Tuesday, April 19, 2011

"India Vs Bharat" - Development Vs Change

I have a policy on this blog. I see no reason to "duplicate content", as it were, if I spot a well written article arguing my position on a public issue already out in the public sphere, especially if it is easily found in mass media.

In this spirit, I present to you a five year old article that remains relevant and deserves a wider readership:

India Vs Bharat: Ashish Tripathi, The South Asian. February 2006.

Ashish Tripathi wrote about his experiences while volunteering in rural Uttar Pradesh, asking why the growing economic development in India is so different from the grim realities of Bharat.


In our country we spend lots of money on movies, friends and parties. Most of us own mobiles and bikes. We live in a country where there are big buildings and parks that add to the beauty of city, especially at night when there are a lot of bulbs glowing on different coloured lights. I name this country as INDIA.

The other part of the country is dark and gloomy. This part of the country resides in villages. they lack all kind of basic amenities of life ranging from electricity to food to education to health facilities to safe drinking water. This is a country where people are so poor that they are suffering from Hunger and malnutrition. It is this part where people die of hunger and farmers commit suicide to relieve themselves of the debt burden. I name this country as BHARAT.

Has the economic boom in India affected the lives of poor of Bharat in any manner? Has the Per capita income of Bharat improved? The Policies of Govt., for Bharat are made In India in Five Star hotels and in Airconditioned rooms.

Can all of us be proud of a country where the farmers are committing suicide and people are dying of hunger and starvation.

Let us make an effort to improve the condition of our brothers and sisters living in the other part of the country. Let us do whatever we can for the rural India or the Bharat.
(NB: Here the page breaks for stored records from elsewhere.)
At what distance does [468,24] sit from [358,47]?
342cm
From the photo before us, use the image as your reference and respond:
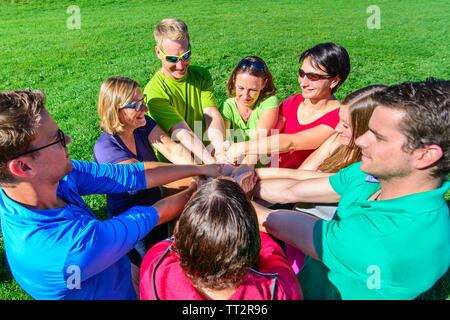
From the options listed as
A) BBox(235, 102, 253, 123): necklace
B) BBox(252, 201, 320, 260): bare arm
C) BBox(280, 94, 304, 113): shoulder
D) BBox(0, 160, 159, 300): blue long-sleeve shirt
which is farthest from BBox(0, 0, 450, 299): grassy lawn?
BBox(280, 94, 304, 113): shoulder

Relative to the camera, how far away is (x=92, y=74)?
358 inches

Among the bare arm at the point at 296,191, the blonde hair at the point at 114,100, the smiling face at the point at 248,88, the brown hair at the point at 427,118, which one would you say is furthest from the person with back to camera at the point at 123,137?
the brown hair at the point at 427,118

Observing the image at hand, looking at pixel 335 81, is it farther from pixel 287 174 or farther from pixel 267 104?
pixel 287 174

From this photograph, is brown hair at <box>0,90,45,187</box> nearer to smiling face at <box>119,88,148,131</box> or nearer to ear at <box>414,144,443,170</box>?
smiling face at <box>119,88,148,131</box>

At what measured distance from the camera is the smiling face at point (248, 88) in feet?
11.9

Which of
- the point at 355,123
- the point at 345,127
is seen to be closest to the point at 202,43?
the point at 345,127

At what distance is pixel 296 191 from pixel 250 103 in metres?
1.52

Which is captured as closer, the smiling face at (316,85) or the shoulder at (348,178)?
the shoulder at (348,178)

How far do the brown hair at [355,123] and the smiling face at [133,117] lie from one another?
1.72 metres

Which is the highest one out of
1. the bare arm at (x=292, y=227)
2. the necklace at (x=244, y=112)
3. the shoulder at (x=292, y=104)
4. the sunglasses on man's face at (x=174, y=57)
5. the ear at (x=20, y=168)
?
the sunglasses on man's face at (x=174, y=57)

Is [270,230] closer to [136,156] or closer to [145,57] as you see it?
[136,156]

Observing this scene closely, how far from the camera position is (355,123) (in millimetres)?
2533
Working in rural areas is not easy. It is like a kurukshetra. To come here and participate in societal transformation is a spiritual challenge. Each of us living in this country can make a commitment in our lifetime to bring about positive changes in those who are suffering in villages.
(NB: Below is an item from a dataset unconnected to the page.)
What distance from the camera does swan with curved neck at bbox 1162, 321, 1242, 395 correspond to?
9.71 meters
Let's come together and take a pledge to make our country a better place to live where all of us can say "yes this is my country and I am proud of it".

Full article: India Vs Bharat: Ashish Tripathi, The South Asian. February 2006.

Ashish Tripathi, a PGDRM second semester student in IIRM Jaipur wrote this note. He can be contacted at ashish_life24ATyahooDOTcoDOTin 


Mitasha said...

Hi, I am in the cloud 9...:)...seriously happy to see someone came and read something and bothered made a comment inside my blogpage rather just voting me in Bloggers with a comment at bloggers wall "I voted for you please vote for me"...haha i know this comes under a term called "bitching" but its a stinking fact too. And also thanks because I got chance to find a nice blog which represents someone's personal point of view about things around and not about cricket...:)

but i have a opinion about these write up, may be a bit different...i am really not very sure if rural India need our "help", what we do living there, educate them?? are we educated enough to educate them?? for a long time these rural sectors were self sustainable...possibly that best starting point is self help for us "urban people", to get read of our endless greed which is destroying us though we are sitting on the huge but sallow number of Growth rate, but even the economists like Amartya Sen questioned this growth rate as the indicator for development...I dont knowbut I wonder if we can ever be a developed country with this unequal distribution ( hey I am not socialist, but I believe in limits of capitalism) wealth!!!

Pundit Commentator said...

Hi Mitasha. Welcome!

I appreciate your take on the issue very much. I agree with you that certain sections of urban India are getting carried away with material prosperity and it would be instructive to sensitize them and their kids who are currently growing up in the lap of luxury. I believe the best way to sensitize them would be a volunteering stint with a good rural ngo. There's really no substitute for direct personal field experience.

Not everybody will discover a capacity to actually do helpful productive work in rural areas - it's not for everyone, as Ashish Tripathi points out. But it's very important to get that exposure and instill those values in the next generation as Rolls Royce opens its nth shop. After you've done a one year or one summer,even stint, it will change how you work and look at things for the rest of your life.

By the way, I am also happy that you chose to comment back directly on the blog. I feel that is the best place for fellow bloggers to interact and support each other's blogs. I'm glad you're enjoying the feel of this blog.

Thank you so much for also telling me your honest opinion on this article. I can't tell you how pleased I am that somebody took notice of this particular one.